Law & Order ran a simple formula. Roughly the first half of each episode followed a police investigation (order) while the latter half followed a prosecution (law). One frequent addition to this formula was adding in “ripped from the headlines” stories. This ensured that topical politics were commonly part of the franchise though normally covered only superficially and from a center-right perspective. Yet on occasion Law & Order put out an episode that really captures something sharp, perhaps unintentionally. One such episode is “Burn Baby Burn” which aired on 22 September 2000 and examines an ex-Black Panther who kills a cop in self defense.
“Burn Baby Burn” builds on public sentiment after the NYPD murder of Amadou Diallo in 1999 and acquittal of the cops who killed him earlier in 2000, followed by the NYPD killing ten more people, mostly Black and most notoriously Patrick Dorismond, prior to the episode’s airing. But the headline that most guided the episode was the killing of two cops in Georgia for which former Student Nonviolent Coordinating Committee leader and Black Panther Jamil Al-Amin (formerly H. Rap Brown) was arrested and later convicted.

※ ※ ※

◆ TASK INSTRUCTIONS:
**A.** In the Law & Order passage, why were topical politics often part of the franchise? Answer in one to three sentences.
**B.** Rewrite the part of the Law & Order passage starting at "Law & Order ran" and ending at "in self defense.", changing "formula" to "template".
**C.** Continue the passage about the Law & Order episode "Burn Baby Burn" from where it stops.

◆ DATA SECTION:

※ ※ ※

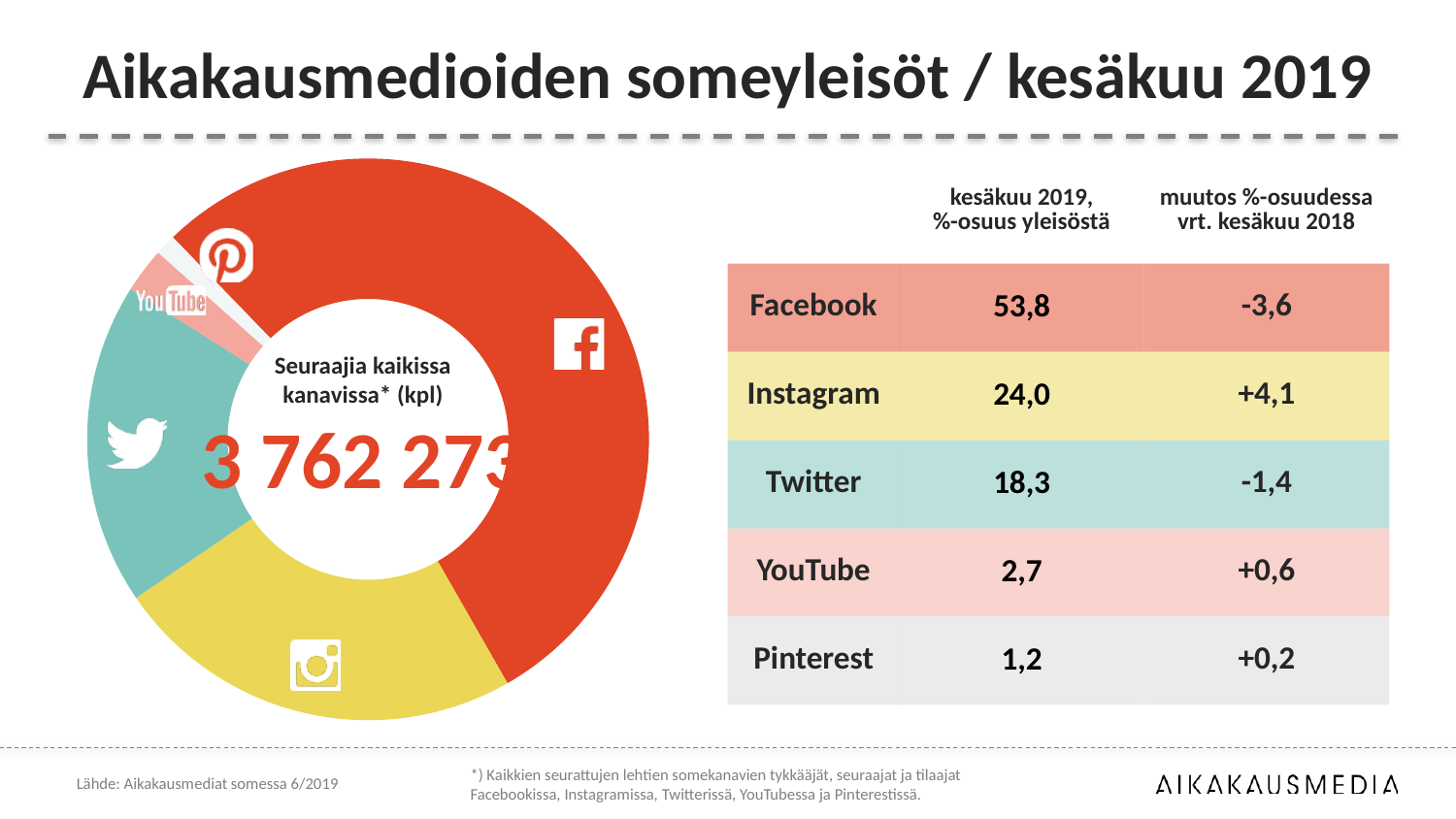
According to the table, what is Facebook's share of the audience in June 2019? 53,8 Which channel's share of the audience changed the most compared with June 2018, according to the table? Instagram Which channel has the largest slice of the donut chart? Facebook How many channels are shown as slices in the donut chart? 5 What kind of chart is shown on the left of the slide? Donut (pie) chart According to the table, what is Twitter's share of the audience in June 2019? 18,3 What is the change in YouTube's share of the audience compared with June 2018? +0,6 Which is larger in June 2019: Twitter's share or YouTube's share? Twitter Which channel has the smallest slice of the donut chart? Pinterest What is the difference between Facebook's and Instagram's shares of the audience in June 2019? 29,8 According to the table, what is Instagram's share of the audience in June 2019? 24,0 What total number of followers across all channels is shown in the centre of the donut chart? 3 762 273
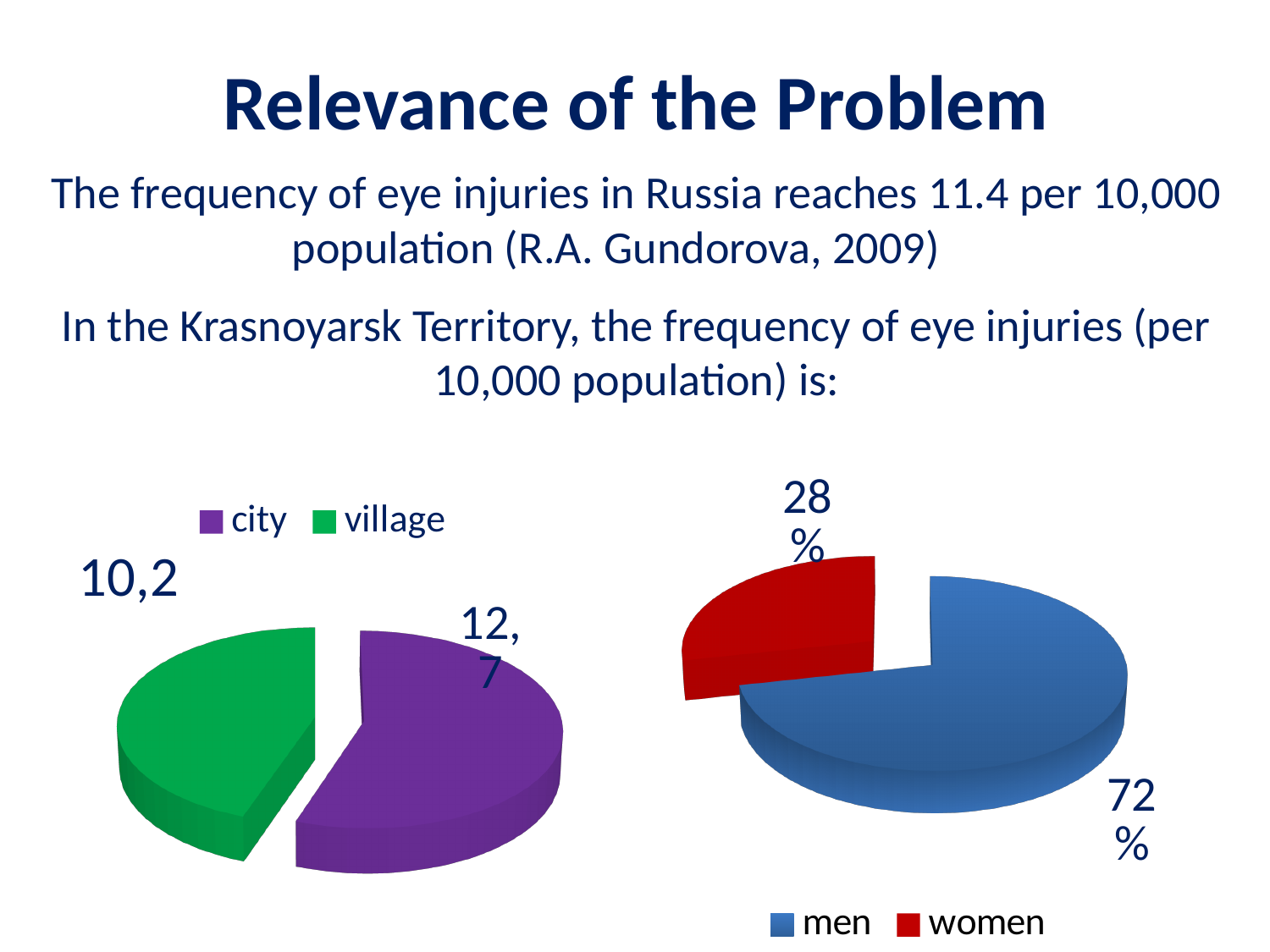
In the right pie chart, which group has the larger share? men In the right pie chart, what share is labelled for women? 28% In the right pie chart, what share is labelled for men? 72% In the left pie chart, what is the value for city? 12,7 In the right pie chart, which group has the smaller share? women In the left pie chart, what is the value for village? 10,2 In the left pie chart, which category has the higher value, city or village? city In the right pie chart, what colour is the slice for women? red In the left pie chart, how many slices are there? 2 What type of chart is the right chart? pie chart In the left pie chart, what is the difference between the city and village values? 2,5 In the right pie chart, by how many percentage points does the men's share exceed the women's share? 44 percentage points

※ ※ ※

◆ ANSWER SET:
**A.** Topical politics were often part of the franchise because the show frequently added "ripped from the headlines" stories to its basic formula of a police investigation followed by a prosecution.

**B.**
Law & Order ran a simple template. Roughly the first half of each episode followed a police investigation (order) while the latter half followed a prosecution (law). One frequent addition to this template was adding in “ripped from the headlines” stories. This ensured that topical politics were commonly part of the franchise though normally covered only superficially and from a center-right perspective. Yet on occasion Law & Order put out an episode that really captures something sharp, perhaps unintentionally. One such episode is “Burn Baby Burn” which aired on 22 September 2000 and examines an ex-Black Panther who kills a cop in self defense.

**C.**
The episode opens with two young Black men finding a white cop shot dead in a hallway outside an apartment. The cop had accidentally gone to the wrong address as part of following up with a witness. Detectives Ed Green (Jesse L. Martin) and Lenny Briscoe (Jerry Orbach) arrive on scene to investigate. The apartment is rented to Selina Watts (Sandra Daley). Watts is a Black Muslim woman who works at an anti-eviction group in Harlem led by Lateef Miller (Clarence Williams III), an ex-Black Panther. Miller is suspected to be the shooter and is taken into police custody by Green at a mosque in Harlem after Friday prayers.
Miller and his lawyer Leon Chiles (Joe Morton) initially focus on the how the police in general and the NYPD and dead officer specifically are racist, and hint they might be framing Miller (this is never explicitly accused). After Green and Briscoe find evidence linking Miller to the site of the shooting, Miller and Chiles switch tactics and present an affirmative defense where Miller killed the cop in self defense. They contextualize this in a long history of racist policing. In response Assistant District Attorney Jack McCoy (Sam Waterson) presents Miller as long advocating the killing of police and attributes the shooting to Miller’s supposed prejudice against white people. The jury finds Miller’s claim of self-defense convincing and acquits him of the murder charge.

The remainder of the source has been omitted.